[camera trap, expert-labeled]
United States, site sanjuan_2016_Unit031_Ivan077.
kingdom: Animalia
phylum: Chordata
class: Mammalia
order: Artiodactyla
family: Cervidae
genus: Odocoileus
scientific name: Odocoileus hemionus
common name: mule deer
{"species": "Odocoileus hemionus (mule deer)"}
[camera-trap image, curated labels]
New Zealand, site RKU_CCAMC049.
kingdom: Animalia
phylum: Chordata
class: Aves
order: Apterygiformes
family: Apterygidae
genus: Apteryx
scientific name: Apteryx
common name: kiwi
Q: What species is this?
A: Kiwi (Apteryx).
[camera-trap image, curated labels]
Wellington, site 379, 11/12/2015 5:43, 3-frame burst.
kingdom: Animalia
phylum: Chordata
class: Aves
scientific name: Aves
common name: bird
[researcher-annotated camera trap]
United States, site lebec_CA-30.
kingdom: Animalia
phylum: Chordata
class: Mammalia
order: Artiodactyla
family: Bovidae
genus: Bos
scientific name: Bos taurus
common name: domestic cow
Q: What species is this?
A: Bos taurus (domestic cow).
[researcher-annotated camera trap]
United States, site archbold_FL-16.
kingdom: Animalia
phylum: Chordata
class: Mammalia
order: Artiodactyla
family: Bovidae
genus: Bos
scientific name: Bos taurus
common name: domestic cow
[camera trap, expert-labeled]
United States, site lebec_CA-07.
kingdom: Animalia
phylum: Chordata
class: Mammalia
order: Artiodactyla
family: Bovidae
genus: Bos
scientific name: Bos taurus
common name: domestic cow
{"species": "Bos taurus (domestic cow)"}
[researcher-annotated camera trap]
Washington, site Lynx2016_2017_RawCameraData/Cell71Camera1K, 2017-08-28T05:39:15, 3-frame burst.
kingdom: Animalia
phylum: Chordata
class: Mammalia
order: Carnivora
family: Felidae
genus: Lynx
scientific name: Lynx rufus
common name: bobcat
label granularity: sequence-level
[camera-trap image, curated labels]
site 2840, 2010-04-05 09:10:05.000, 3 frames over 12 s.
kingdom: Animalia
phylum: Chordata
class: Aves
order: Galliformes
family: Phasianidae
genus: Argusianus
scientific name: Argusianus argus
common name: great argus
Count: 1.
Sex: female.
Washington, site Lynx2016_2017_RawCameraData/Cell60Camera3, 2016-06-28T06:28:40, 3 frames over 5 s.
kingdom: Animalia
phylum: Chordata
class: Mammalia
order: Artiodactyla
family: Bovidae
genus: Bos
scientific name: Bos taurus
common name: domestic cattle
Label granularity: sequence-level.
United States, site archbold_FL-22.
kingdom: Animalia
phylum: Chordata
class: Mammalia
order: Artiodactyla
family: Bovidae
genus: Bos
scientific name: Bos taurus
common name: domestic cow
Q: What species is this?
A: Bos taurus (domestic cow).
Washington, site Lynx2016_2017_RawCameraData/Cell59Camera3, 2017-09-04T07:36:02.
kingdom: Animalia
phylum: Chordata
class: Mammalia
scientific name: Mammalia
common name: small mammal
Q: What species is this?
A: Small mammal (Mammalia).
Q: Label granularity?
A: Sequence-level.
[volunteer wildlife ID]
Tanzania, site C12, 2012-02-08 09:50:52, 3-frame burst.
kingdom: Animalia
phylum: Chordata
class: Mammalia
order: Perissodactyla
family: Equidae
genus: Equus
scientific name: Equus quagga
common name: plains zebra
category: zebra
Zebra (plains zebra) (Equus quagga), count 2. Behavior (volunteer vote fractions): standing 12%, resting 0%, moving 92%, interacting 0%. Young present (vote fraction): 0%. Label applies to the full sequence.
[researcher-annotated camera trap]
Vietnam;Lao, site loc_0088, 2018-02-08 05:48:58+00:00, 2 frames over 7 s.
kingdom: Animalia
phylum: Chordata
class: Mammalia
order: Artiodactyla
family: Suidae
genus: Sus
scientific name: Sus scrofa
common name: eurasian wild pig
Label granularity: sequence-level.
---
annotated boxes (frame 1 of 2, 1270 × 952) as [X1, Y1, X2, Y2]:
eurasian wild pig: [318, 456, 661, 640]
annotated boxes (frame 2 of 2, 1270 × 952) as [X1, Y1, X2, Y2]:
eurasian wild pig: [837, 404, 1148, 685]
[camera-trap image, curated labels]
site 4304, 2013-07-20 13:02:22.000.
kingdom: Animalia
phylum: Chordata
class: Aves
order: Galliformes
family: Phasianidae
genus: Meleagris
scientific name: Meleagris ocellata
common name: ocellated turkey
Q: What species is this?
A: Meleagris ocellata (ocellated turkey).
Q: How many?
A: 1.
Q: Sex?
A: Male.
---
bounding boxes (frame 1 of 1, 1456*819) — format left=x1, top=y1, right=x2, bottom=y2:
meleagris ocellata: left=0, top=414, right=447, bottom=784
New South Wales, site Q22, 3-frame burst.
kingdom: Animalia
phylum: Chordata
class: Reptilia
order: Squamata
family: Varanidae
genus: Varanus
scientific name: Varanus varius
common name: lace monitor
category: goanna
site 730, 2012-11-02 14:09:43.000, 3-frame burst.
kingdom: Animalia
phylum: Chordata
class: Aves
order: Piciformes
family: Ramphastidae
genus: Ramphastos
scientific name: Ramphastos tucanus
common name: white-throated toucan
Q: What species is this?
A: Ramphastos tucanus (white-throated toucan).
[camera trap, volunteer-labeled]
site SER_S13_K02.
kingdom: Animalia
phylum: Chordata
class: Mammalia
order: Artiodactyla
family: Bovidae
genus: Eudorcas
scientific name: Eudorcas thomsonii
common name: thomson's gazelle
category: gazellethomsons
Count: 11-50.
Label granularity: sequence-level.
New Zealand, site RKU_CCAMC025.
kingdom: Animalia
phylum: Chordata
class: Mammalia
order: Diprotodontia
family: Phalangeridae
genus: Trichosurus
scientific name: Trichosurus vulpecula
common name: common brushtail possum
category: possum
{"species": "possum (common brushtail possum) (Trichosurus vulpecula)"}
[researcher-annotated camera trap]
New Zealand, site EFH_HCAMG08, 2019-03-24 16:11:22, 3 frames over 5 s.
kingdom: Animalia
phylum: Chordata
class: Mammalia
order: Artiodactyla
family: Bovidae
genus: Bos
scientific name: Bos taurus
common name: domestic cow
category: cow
=-=-=-=-=
# ACTION ITEM:
Set down the line holding "New Zealand, site EFH_HCAMG08, 2019-03-24" and all later lines through the last one in the material above, exactly, and no other lines.

# RESULT OF THIS EXERCISE:
New Zealand, site EFH_HCAMG08, 2019-03-24 16:11:22, 3 frames over 5 s.
kingdom: Animalia
phylum: Chordata
class: Mammalia
order: Artiodactyla
family: Bovidae
genus: Bos
scientific name: Bos taurus
common name: domestic cow
category: cow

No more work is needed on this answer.